The prohibitions against abortion are part of natural law, which is accessible to all men regardless of faith. Every man, not just Christian or Jewish, should agree that “the just and innocent man ye shall not put to death.”
Hector, most of the rules against abortion need to be understood in the context of what abortion meant, medically, until the 20th century — a high risk of death for women. It’s grossly inaccurate to assume that prohibitions on abortion were primarily about protecting fetuses; it’s just as well to assume that they were about protecting women from a procedure that carried a very high mortality risk.
Aristocracy is part of natural law. The idea that all men (and women) are created equal is an idea with a highly contentious history, and is not anywhere NEAR being universally embraced, even in Christian or Jewish traditions.
Polygamy is a part of natural law. Most societies throughout history have had at least some form of it form some people.

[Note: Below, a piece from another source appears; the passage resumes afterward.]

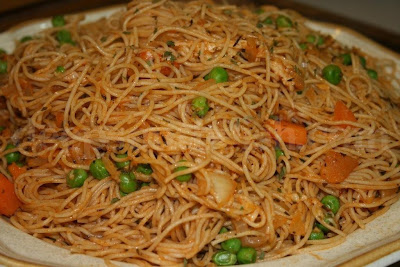 A simple pasta dish with carrots and peas and a light tomato sauce made with tomato paste.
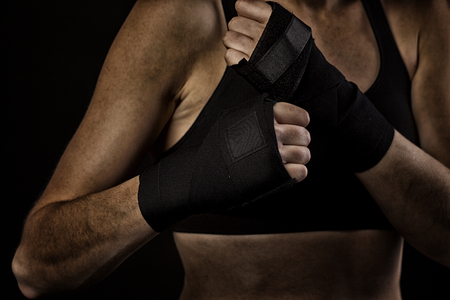 boxing tape: Female boxer wrapping hands with boxing tape Stock Photo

Monogamy is unnatural, and not an integral part of either Jewish or Christian traditions.
Slavery is a part of natural law. All the major religions have histories of religiously-sanctioned slave ownership.
Theocracy is part of natural law. The idea of a separation between sacred and secular spheres is recent and novel, especially in Christian circles. The idea of religious freedom and toleration of religious differences is something that even modern Christianity has a very uneasy relationship with.
I’m not going to convince you. I’m not going to change your mind. I am going to ask politely that you not appeal to “natural” when what you mean is “moral” or “right”. It’s natural, even God-ordained (according to the book of Genesis), for childbirth to be an extremely painful procedure; I doubt you’d get angry at a woman for having an epidural.
Your argument about just and innocent men not being put to death assumes that personhood begins at conception. It doesn’t. Conception begins a process which ends in personhood; where along that line personhood is obtained varies greatly from culture to culture.
Let me qualify my statement about all major religions having a history of religiously-sanctioned slave ownership by saying: all the major religions I’m familiar with. Which are pretty much the monotheistic ones. So, Sikhism (for example) may not, but I don’t know b/c I’m an ignorant Eurocentric white guy.
Is that because punishing women is politically inexpedient, or because you believe women are morally infantile?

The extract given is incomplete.